In certain instances, specialists say, countries could view the red line as something of a dare and may feel compelled to take the very action they have been warned against.

Such a scenario played out after Mr. Obama declared that the U.S. would not allow Syrian President Bashar Assad’s government to use chemical weapons in that country’s civil war. By most accounts, Mr. Obama’s declaration was not a carefully planned policy but more of an off-the-cuff comment that subsequently put Washington in a bind.

“We cannot have a situation in which chemical or biological weapons are falling into the hands of the wrong people,” Mr. Obama said in a 2012 White House news conference. “We have been very clear to the Assad regime but also to other players on the ground that a red line for us is, we start seeing a whole bunch of weapons moving around or being utilized.

“That would change my calculus,” he said.

It’s not entirely clear whether Syrian leaders simply didn’t believe the red line would be enforced or whether they wanted to publicly dare Washington to intervene, but Mr. Assad’s troops went ahead with a brutal chemical weapons attack that shocked the world and forced the White House to weigh serious responses.
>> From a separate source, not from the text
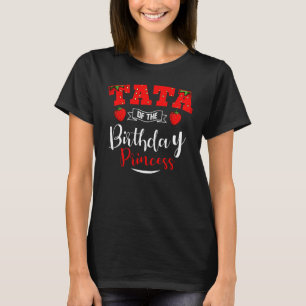 T-shirt Tata De L'Anniversaire Princess Strawberry Thème B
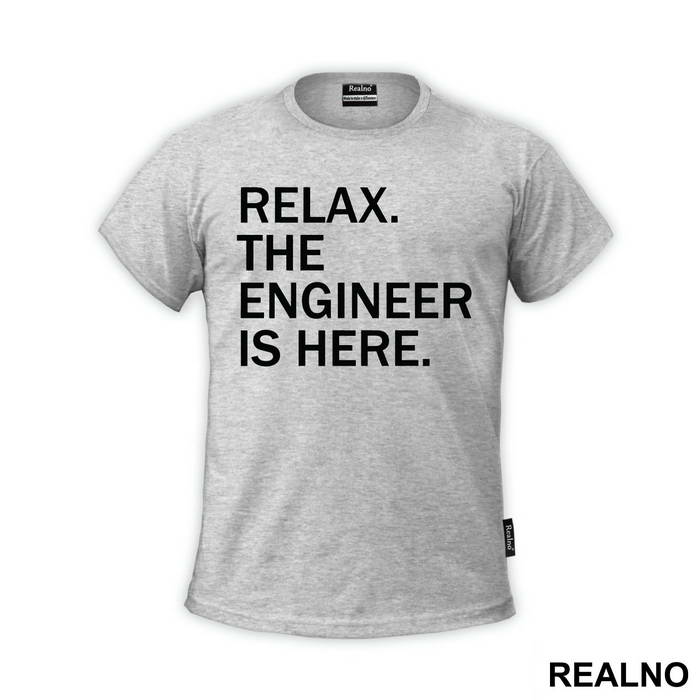 Relax The Is Here - Engineer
In the end, the Obama administration didn’t strike Syrian government troops but instead brokered a deal in which Mr. Assad agreed to give up his chemical weapons stockpiles. Years later, however, his forces again employed chemical weapons, suggesting the deal was not effective.

Some analysts say Mr. Obama’s red line is a classic example of the dangers of issuing a threat without a full commitment to it or a warning that may not be as clear as hoped.

“There’s a rule that says never take a hostage you’re not willing to shoot,” Mr. Carafano said. “A red line is meant to be a deterrent. … Well, deterrence is always a chancy business. It not only requires you send a message; it requires the other guy to interpret that message in a way you want him to.”